First I will prove that $(x,y)$ is a prime ideal of $\mathbb{Q}[x,y]$. Let $a,b\in (x,y)$ be such that $p=ab\in (x,y)$. Any element in $(x,y)$ is going tobe of the form: $p=Ax+By$ where $A,B\in \mathbb{Q}[x,y].$ If $a'b'=0$ where $a',b'$ are constant terms of $a$ and $b$ respectively then since $\mathbb{Q}[x,y]$ is an integral domain either $a'=0$ or $b'=0.$ Hence either $a$ or $b$ is of the form $Ax+By$ where $A,B\in \mathbb{Q}[x,y]$ which in turn means that either $a\in (x,y)$ or $b\in (x,y)$.
Now since $(x,y)$ is a prime ideal , $\mathbb{Q}[x,y]/(x,y)$ is an integral domain.
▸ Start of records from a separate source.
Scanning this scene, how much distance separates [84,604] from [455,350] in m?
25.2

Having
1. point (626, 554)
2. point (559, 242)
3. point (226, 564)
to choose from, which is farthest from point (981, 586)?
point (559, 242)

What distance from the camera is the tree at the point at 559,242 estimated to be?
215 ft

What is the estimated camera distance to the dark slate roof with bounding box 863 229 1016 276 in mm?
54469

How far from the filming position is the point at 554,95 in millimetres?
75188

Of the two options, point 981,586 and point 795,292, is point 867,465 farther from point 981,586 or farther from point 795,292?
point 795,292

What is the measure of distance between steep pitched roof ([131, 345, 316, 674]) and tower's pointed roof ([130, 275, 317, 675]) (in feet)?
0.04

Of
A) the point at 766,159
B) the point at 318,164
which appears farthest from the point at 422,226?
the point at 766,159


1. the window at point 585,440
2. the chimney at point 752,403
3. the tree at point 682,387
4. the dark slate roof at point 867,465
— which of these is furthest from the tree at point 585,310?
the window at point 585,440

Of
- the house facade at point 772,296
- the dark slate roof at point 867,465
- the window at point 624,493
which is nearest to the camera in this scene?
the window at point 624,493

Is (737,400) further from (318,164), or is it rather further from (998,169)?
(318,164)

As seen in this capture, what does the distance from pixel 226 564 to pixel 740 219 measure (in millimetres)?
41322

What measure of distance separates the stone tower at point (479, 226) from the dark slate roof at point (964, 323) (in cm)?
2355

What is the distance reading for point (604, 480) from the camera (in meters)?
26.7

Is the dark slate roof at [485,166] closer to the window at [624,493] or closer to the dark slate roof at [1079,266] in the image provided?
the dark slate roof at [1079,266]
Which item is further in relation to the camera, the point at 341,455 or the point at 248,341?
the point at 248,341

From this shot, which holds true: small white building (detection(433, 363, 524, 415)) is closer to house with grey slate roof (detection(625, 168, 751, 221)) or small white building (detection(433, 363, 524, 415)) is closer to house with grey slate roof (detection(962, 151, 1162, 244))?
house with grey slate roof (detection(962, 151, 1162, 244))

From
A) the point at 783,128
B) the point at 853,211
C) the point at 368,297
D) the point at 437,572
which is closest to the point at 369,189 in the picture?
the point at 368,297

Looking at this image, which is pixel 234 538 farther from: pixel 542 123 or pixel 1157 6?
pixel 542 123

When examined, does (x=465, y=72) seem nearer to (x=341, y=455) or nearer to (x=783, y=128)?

Now if we can show that $\mathbb{Q}[x,y]/(x,y)$ is a field then we are done. Not sure how to show this. If $1\in \mathbb{Q}[x,y]/(x,y)$ then we can conclude that it is a field right? So, observe that $1-f(x,y)\in \mathbb{Q}[x,y]$ and $f(x,y)\in (x,y)$ then $1-f(x,y)+f(x,y)=1\in \mathbb{Q}[x,y]/(x,y)$.
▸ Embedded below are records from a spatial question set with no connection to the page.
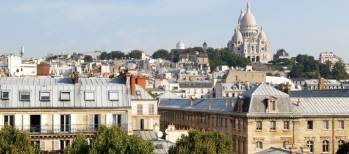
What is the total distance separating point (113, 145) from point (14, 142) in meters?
6.02

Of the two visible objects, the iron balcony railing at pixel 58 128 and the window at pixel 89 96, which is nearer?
the iron balcony railing at pixel 58 128

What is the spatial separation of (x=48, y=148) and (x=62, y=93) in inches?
168

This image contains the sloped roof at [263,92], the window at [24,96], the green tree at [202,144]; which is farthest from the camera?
the sloped roof at [263,92]

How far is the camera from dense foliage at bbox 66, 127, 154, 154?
152 ft

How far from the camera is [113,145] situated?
46.5 m

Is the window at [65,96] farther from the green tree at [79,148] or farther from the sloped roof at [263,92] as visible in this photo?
the sloped roof at [263,92]

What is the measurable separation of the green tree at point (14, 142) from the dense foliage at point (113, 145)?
2.47 metres

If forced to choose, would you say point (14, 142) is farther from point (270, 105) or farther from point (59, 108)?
point (270, 105)

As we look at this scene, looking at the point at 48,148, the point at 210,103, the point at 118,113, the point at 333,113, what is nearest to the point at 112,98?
the point at 118,113

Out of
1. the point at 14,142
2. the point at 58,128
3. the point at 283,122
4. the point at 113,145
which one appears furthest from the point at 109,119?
the point at 283,122

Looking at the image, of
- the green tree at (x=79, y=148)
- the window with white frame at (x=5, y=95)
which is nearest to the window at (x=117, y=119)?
the window with white frame at (x=5, y=95)

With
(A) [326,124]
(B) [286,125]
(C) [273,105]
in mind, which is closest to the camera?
(C) [273,105]

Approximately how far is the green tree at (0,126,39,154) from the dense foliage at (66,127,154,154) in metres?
2.47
$(x,y)$ is not principal in $\mathbb{Q}[x,y]$. Observe that $(x,y)=\{xp(x,y)+yq(x,y)| p(x,y),q(x,y)\in \mathbb{Q}[x,y]\}$. Assume by way of contradiction that $(x,y)=(a(x,y))$ for some $a(x,y)\in \mathbb{Q}[x,y].$ Since $x\in (a(x,y))$ there must be $p(x,y)$ such that $x=p(x,y) a(x,y).$ Since degree $x$= degree $p(x,y)$+degree $a(x,y)$ we conclude that $p(x,y)$ must be a constant polynomial. I don't know how to continue from here.
Also, if there is a simple proof for this problem please share it with me. Thank you.